I'm new to the forum, but not to this website. I've been searching for weeks on how to process a large data file quickly using C++ 11. I'm trying to have a function with a member that will capture the trace file name, open and process the data. The trace file contains 2 million lines of data, and each line is structured with a read/write operation and a hex address:
r abcdef123456
However, with a file having that much data, I need to read in and parse those 2 values quickly.

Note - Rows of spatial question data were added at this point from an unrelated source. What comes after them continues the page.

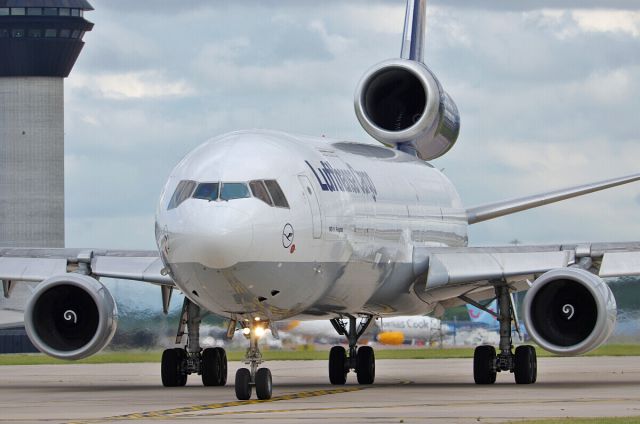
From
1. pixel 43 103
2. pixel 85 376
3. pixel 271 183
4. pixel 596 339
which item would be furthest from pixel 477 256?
pixel 43 103

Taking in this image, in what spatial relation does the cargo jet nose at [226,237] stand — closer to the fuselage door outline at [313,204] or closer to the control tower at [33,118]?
the fuselage door outline at [313,204]

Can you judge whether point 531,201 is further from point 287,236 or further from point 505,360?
point 287,236

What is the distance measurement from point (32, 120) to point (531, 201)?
292ft

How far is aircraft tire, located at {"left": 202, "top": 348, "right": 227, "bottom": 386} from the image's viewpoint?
3225 centimetres

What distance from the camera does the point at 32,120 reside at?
12188 cm

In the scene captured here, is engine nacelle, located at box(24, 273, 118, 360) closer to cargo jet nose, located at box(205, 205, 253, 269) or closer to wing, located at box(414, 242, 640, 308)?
cargo jet nose, located at box(205, 205, 253, 269)

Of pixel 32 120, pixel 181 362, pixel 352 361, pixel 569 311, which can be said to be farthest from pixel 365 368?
pixel 32 120

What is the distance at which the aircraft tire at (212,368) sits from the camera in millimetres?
32250

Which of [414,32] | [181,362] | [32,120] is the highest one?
[32,120]

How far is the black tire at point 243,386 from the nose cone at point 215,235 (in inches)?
77.6

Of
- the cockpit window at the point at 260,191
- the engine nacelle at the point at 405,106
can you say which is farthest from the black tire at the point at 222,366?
the engine nacelle at the point at 405,106

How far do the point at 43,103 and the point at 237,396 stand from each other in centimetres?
9918

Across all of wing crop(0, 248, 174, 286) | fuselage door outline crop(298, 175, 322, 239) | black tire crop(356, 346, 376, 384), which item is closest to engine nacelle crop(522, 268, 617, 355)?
fuselage door outline crop(298, 175, 322, 239)

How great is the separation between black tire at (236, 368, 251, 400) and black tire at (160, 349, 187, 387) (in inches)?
251
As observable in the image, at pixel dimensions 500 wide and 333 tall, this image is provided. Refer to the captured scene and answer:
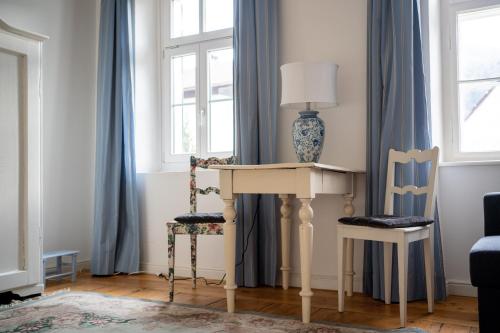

My first attempt to read the file was the following:
void getTraceData(string filename)
{
ifstream inputfile;
string file_str;
vector<string> op, addr;
// Open input file
inputfile.open(filename.c_str());
cout << "Opening file for reading: " << filename << endl;
// Determine if file opened successfully
if(inputfile.fail())
{
cout << "Text file failed to open." << endl;
cout << "Please check file name and path." << endl;
exit(1);
}
// Retrieve and store address values and operations
if(inputfile.is_open())
{
cout << "Text file opened successfully." << endl;
while(inputfile >> file_str)
{
if((file_str == "r") || (file_str == "w"))
{
op.push_back(file_str);
}
else
{
addr.push_back(file_str);
}
}
}
inputfile.close();
cout << "File closed." << endl;
}
It worked, it ran, and read in the file. Unfortunately, it took the program 8 minutes to run and read the file. I modified the first program to the second program, to try and read the file in faster. It did, reading the file into a buffer in a fraction of a second versus 8 mins. using ifstream:
void getTraceData()
{
// Setup variables
char* fbuffer;
ifstream ifs("text.txt");
long int length;
clock_t start, end;
// Start timer + get file length
start = clock();
ifs.seekg(0, ifs.end);
length = ifs.tellg();
ifs.seekg(0, ifs.beg);
// Setup buffer to read & store file data
fbuffer = new char[length];
ifs.read(fbuffer, length);
ifs.close();
end = clock();
float diff((float)end - (float)start);
float seconds = diff / CLOCKS_PER_SEC;
cout << "Run time: " << seconds << " seconds" << endl;
delete[] fbuffer;
}
But when I added the parsing portion of the code, to get each line, and parsing the buffer contents line-by-line to store the two values in two separate variables, the program silently exits at the while-loop containing getline from the buffer:
void getTraceData(string filename)
{
// Setup variables
char* fbuffer;
ifstream ifs("text.txt");
long int length;
string op, addr, line;
clock_t start, end;
// Start timer + get file length
start = clock();
ifs.seekg(0, ifs.end);
length = ifs.tellg();
ifs.seekg(0, ifs.beg);
// Setup buffer to read & store file data
fbuffer = new char[length];
ifs.read(fbuffer, length);
ifs.close();
// Setup stream buffer
const int maxline = 20;
char* lbuffer;
stringstream ss;
// Parse buffer data line-by-line
while(ss.getline(lbuffer, length))
{
while(getline(ss, line))
{
ss >> op >> addr;
}
ss.ignore( strlen(lbuffer));
}
end = clock();
float diff((float)end - (float)start);
float seconds = diff / CLOCKS_PER_SEC;
cout << "Run time: " << seconds << " seconds" << endl;
delete[] fbuffer;
delete[] lbuffer;
}
I was wondering, once my file is read into a buffer, how do I retrieve it and store it into variables? For added value, my benchmark time is under 2 mins. to read and process the data file. But right now, I'm just focused on the input file, and not the rest of my program or the machine it runs on (the code is portable to other machines). The language is C++ 11 and the OS is a Linux computer. Sorry for the long posting.